## Work required
Can you lay out the listing below as a numbered list with the blank lines and the pictures left out?

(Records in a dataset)
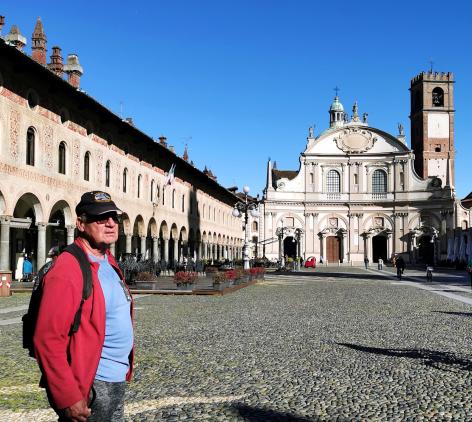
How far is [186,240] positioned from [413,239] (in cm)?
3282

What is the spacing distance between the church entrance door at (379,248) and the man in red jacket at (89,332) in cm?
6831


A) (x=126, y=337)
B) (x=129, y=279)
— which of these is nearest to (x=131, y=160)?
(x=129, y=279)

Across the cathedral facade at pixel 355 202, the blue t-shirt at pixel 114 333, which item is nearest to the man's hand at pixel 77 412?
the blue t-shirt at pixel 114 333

## Correct result
1. How far is [186,240] positioned from [413,239] (in cm)?
2. 3282
3. What is the spacing distance between the church entrance door at (379,248) and the man in red jacket at (89,332) in cm?
4. 6831
5. A) (x=126, y=337)
6. B) (x=129, y=279)
7. — which of these is nearest to (x=131, y=160)?
8. (x=129, y=279)
9. Across the cathedral facade at pixel 355 202, the blue t-shirt at pixel 114 333, which item is nearest to the man's hand at pixel 77 412?
10. the blue t-shirt at pixel 114 333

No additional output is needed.